The Nathan Hale statue inside the Connecticut State Capitol in Hartford, around 1891. Image from Hartford Illustrated (1891).
The statue in 2019:
Perhaps the most celebrated Revolutionary War figure from Connecticut is Nathan Hale, the young schoolteacher-turned-soldier who was hanged as a spy in 1776. He is memorialized by several statues throughout the state, including here in the east wing of the state capitol building. This statue was designed in 1886 by sculptor Karl Gerhardt, and it is made of bronze atop a marble base, on which is inscribed Hale’s famous, if possibly apocryphal last words: “I only regret that I have but one life to lose for my country.”

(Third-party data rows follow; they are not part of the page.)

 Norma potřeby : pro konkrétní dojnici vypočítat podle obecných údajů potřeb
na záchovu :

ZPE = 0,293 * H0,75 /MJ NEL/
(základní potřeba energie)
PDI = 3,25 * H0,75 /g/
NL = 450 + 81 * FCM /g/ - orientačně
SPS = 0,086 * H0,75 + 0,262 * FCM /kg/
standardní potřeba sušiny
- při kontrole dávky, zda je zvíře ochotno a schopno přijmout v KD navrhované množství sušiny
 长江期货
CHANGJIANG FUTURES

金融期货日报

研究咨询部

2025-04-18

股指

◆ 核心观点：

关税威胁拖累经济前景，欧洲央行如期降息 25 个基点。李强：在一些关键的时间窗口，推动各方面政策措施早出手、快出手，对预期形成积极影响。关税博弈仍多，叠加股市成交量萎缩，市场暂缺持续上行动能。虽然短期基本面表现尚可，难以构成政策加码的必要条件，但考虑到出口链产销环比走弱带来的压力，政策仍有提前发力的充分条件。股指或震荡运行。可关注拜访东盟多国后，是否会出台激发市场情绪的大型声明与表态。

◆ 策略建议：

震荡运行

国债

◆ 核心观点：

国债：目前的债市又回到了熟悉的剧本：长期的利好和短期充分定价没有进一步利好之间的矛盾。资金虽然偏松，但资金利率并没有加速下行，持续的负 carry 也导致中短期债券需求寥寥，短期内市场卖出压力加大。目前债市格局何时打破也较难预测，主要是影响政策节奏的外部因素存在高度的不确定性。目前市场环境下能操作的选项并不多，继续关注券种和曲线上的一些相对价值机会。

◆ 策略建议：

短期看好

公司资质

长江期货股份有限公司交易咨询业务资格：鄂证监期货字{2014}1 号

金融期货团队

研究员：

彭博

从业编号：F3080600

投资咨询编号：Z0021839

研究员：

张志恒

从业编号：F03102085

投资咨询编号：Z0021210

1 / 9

The statue was formally unveiled here in the capitol on June 14, 1887, in a ceremony attended by dignitaries such as Governor Phineas C. Lounsbury and Mayor Morgan Bulkeley, who would later go on to become governor and U.S. senator. The dedication address was presented by Charles Dudley Warner, a writer whose most famous work was the novel The Gilded Age: A Tale of Today, which he had co-authored with fellow Hartford resident Mark Twain.
The first photo was taken about four years after the statue was installed here, and since then essentially nothing has changed in this scene. The statue is still here in the same spot, and the interior of the capitol itself has remained well-preserved, retaining its original ornate Victorian-era design.